[What you will do]: Substitute "camera" for "viewer" in the lines from the one holding "From the photo, would" through the end of the records, inclusive, and give those lines again with nothing else changed.
===== Record extracts
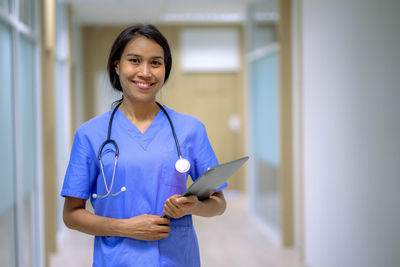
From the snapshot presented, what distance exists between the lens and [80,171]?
→ 122 cm

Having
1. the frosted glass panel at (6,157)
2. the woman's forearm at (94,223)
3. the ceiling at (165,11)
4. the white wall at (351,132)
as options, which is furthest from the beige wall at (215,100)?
the woman's forearm at (94,223)

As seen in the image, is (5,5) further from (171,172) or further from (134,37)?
(171,172)

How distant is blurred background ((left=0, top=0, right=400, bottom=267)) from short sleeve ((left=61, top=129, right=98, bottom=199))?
314 millimetres

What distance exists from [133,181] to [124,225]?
0.39 ft

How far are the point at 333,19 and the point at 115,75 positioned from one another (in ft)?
6.64

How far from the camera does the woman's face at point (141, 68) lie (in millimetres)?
1215

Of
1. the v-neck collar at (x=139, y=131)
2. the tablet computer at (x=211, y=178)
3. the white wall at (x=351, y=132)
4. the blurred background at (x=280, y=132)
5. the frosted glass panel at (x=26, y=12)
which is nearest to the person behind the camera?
the tablet computer at (x=211, y=178)

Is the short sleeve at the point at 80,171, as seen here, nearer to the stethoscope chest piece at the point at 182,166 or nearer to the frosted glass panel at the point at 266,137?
the stethoscope chest piece at the point at 182,166

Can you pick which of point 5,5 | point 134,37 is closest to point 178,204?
point 134,37

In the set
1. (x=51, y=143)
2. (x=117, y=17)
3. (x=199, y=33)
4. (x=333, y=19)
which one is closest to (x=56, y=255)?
(x=51, y=143)

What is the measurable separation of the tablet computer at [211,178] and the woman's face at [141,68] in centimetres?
30

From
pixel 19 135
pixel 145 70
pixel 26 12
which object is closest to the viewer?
pixel 145 70

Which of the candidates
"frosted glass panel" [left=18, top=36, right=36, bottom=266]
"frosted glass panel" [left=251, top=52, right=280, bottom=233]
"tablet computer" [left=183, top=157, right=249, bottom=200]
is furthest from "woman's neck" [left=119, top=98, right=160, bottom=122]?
"frosted glass panel" [left=251, top=52, right=280, bottom=233]

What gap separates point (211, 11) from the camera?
5852 millimetres
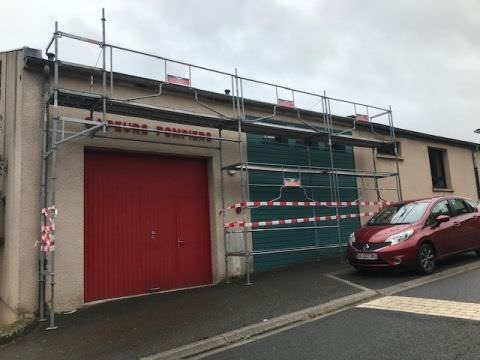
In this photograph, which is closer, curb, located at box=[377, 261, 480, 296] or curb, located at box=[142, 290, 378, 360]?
curb, located at box=[142, 290, 378, 360]

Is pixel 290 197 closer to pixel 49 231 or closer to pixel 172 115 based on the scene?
pixel 172 115

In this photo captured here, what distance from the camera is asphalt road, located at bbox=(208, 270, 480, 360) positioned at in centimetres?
491

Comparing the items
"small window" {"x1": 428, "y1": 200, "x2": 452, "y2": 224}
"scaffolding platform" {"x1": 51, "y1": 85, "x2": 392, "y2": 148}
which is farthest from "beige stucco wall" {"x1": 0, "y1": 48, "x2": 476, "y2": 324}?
"small window" {"x1": 428, "y1": 200, "x2": 452, "y2": 224}

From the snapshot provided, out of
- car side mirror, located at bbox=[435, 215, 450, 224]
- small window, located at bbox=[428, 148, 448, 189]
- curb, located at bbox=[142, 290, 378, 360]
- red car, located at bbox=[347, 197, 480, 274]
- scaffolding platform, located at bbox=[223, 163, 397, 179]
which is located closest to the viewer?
curb, located at bbox=[142, 290, 378, 360]

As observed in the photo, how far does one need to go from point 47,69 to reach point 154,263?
15.3 feet

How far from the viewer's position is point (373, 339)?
Answer: 215 inches

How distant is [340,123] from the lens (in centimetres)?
1468

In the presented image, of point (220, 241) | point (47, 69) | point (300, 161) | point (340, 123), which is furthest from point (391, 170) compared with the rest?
point (47, 69)

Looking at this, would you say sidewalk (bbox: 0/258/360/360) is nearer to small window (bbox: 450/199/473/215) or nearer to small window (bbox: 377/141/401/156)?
small window (bbox: 450/199/473/215)

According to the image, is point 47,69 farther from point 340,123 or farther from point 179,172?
point 340,123

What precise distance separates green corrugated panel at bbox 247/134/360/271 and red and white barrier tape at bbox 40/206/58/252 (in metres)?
5.32

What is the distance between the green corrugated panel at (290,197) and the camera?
1200 cm

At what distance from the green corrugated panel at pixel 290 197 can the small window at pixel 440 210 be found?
3673mm

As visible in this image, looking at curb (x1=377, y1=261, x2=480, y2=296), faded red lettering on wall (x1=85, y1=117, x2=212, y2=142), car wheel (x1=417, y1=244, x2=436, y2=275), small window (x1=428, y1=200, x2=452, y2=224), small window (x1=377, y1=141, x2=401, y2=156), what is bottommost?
curb (x1=377, y1=261, x2=480, y2=296)
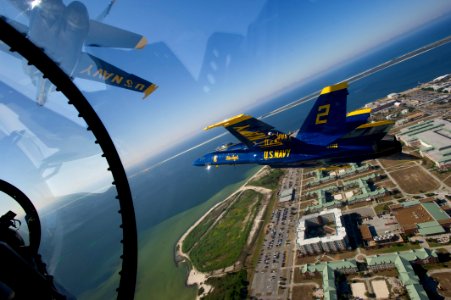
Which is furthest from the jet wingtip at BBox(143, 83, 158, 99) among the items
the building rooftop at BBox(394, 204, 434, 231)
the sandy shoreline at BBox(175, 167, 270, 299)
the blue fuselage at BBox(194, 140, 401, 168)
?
the building rooftop at BBox(394, 204, 434, 231)

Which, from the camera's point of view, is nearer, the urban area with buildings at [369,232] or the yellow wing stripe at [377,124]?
the yellow wing stripe at [377,124]

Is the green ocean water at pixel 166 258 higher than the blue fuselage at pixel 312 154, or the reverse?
the blue fuselage at pixel 312 154

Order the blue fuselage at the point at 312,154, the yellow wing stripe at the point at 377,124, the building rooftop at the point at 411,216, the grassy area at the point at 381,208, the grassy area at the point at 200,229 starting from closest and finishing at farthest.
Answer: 1. the yellow wing stripe at the point at 377,124
2. the blue fuselage at the point at 312,154
3. the building rooftop at the point at 411,216
4. the grassy area at the point at 381,208
5. the grassy area at the point at 200,229

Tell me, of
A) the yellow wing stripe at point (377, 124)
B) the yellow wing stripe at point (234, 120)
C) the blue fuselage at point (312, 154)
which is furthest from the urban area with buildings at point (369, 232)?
the yellow wing stripe at point (234, 120)

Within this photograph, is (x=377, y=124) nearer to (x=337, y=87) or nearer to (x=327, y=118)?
(x=327, y=118)

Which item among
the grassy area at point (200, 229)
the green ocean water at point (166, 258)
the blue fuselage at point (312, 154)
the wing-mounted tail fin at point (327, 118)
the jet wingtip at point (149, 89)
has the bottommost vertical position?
the green ocean water at point (166, 258)

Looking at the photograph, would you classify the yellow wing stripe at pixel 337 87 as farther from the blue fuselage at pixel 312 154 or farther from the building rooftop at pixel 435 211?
the building rooftop at pixel 435 211

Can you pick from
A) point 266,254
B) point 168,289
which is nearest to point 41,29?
point 266,254

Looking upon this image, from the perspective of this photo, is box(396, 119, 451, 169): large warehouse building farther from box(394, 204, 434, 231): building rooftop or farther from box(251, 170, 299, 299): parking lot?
box(251, 170, 299, 299): parking lot

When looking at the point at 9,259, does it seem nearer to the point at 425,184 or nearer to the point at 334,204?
the point at 334,204
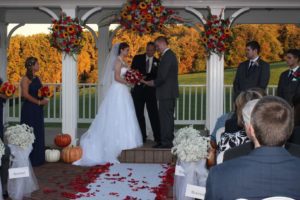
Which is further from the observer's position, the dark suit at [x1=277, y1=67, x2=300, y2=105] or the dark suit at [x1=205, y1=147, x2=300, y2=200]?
the dark suit at [x1=277, y1=67, x2=300, y2=105]

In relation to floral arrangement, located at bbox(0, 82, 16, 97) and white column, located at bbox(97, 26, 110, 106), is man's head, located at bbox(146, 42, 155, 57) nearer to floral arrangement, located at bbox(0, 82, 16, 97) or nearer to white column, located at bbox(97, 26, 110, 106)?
white column, located at bbox(97, 26, 110, 106)

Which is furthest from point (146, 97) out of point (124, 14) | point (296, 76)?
point (296, 76)

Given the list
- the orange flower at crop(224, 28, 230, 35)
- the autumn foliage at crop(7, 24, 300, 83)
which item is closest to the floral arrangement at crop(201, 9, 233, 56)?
the orange flower at crop(224, 28, 230, 35)

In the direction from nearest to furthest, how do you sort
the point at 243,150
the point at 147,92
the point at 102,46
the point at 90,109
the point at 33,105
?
the point at 243,150, the point at 33,105, the point at 147,92, the point at 102,46, the point at 90,109

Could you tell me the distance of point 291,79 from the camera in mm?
8047

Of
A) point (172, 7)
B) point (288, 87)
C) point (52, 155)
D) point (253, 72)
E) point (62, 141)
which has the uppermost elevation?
point (172, 7)

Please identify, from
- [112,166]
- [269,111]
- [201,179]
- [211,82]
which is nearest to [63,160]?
[112,166]

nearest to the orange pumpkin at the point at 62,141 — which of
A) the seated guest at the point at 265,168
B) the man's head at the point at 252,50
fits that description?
the man's head at the point at 252,50

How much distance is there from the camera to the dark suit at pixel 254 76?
805 centimetres

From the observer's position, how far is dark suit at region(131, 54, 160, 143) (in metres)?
9.06

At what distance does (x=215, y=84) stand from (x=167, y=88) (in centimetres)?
95

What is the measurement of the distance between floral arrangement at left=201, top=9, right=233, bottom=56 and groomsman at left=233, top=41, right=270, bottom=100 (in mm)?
692

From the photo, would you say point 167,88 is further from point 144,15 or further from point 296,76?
point 296,76

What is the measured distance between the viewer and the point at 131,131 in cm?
884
==========
[Finished exercise]:
From the photo, would you say point 167,88 is further from point 144,15 or further from point 296,76?
point 296,76

What is the measured distance between the camera and the point at 131,131 in cm?
884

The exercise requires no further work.